Chef Julien Royer of the 3 Michelin starred Odette opens Claudine (39C Harding Road, tel : +65 6265 2966) and the world (maybe just this tiny part of the world) gravitates. What began as the journey for reservation started sometime middle of last November ended today. The wait was finally over.
This spot is at the restored Ebenezer Chapel - or where many locals would remember as the church where White Rabbit used to be. Somewhere across the road from Atout.
It's a pretty place. You know - stained glass windows, dried flowers along the walls, nice tilings and all through abundant natural light. Lots of people taking photos like tourists.
They serve pretty good sourdough. The warm bread exuded a mild tanginess to the nose coupled with a light grainy smokiness along the crust. Crusty and tender in each slice. Reminded me of the bread at Belon. What further impressed was their Ibérico butter on the side - whipped into airiness, also lightly smoky, gently salted and very savoury. No one would be blamed for asking for seconds.
Got a couple of plates from their Prelude. Like this croquette of Saint Nectaire cheese with a dollop of vin jaune gel. Summary of the flavours could be a pungent creaminess from the cheese pairing with the fruity sweetness from the yellow wine in the gel.
That's their nougat de foie gras - a foie gras terrine studded with nuts and dried fruits. Though the menu mentioned just almond, cranberry and apricot, there was also pistachio and what I thought might be peanuts as well. Salt and pepper provided a finish which fused with the savoury sweetness of the creamy liver terrine.
Believe it or not, that nougat de foie gras was even more enjoyable generously slathered across some of their airy buttery brioche.
What have we here? Salade et frites.
Steak tartare à la Parisienne is done à la minute - completed table-side with Argentinian grass fed beef.
Not bad. No waxing lyrical here.
The dish I was looking forward to most in this visit was their vol-au-vent. Reason being that the fillings included morel, sweetbread and cockscomb.

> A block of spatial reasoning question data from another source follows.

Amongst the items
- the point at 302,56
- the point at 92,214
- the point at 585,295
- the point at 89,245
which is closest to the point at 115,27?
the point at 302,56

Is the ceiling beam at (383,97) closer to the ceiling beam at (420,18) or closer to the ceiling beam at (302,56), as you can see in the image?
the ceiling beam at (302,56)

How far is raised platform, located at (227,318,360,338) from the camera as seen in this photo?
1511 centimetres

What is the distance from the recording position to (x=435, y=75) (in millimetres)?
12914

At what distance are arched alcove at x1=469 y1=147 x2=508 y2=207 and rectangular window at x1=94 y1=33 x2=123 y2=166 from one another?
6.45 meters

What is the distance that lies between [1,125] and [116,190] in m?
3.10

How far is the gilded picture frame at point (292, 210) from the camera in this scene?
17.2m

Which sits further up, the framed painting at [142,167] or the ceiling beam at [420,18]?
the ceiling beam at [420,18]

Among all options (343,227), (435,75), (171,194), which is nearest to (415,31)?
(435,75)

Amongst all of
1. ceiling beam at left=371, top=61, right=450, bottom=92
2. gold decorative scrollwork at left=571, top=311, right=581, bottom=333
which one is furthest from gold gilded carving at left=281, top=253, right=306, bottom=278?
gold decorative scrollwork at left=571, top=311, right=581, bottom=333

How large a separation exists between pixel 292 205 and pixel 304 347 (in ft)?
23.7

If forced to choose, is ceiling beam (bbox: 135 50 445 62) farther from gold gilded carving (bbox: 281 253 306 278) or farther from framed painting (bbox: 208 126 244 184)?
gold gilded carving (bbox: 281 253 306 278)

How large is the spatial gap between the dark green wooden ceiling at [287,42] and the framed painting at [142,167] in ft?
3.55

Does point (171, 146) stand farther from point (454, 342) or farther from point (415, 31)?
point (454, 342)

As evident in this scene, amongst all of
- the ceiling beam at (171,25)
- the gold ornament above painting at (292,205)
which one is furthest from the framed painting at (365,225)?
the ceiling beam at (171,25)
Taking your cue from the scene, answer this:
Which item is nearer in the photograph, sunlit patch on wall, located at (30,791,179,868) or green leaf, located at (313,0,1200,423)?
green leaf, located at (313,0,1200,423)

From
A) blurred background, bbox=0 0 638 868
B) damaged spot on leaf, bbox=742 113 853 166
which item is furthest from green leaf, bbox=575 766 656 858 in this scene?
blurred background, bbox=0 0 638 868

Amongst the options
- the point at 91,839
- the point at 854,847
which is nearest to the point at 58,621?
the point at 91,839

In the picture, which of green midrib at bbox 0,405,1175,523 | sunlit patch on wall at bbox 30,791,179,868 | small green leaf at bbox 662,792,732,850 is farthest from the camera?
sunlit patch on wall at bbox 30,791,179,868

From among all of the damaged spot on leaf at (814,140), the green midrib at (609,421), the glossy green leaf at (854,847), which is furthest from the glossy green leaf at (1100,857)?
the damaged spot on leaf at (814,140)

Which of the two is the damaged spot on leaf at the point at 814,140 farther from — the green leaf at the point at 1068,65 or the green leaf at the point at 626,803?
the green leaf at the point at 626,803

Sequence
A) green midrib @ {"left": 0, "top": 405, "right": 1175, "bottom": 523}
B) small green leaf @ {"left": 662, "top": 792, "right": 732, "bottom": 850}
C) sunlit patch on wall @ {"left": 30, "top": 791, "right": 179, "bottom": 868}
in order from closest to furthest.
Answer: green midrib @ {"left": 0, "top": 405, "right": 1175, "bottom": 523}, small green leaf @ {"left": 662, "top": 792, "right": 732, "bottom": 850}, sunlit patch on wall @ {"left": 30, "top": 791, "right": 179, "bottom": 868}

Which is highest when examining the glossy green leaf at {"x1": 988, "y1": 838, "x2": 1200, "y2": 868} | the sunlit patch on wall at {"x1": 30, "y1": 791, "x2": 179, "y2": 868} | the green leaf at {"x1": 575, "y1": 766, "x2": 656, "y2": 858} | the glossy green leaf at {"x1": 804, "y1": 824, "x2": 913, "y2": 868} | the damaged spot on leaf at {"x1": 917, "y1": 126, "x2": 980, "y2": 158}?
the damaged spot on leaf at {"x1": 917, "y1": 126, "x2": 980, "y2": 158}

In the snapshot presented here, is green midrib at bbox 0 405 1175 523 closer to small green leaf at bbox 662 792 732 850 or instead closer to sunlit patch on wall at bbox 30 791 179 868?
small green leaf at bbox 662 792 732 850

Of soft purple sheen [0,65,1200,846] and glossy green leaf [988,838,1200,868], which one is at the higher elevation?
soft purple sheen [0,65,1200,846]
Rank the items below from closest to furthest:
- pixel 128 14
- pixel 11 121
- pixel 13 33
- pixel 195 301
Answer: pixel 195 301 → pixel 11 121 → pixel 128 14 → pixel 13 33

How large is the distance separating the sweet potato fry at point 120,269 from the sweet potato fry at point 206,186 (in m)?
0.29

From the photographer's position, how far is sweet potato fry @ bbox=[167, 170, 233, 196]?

There's chicken quenelle in it as well. All held together in the buttery pastry with their superb morel cream sauce. Costed a pretty penny but it was so good. I wished there was more sweetbread.
Dessert was a baked Alaska.
Claudine's had chestnut, pear and ginger; flavoured with Poire Williams. Tasted okay. We ordered it because we were intrigued by the combination of ingredients.
Coffee's decent but not so strong. Was looking forward to something with a bit more kick after the rich meal.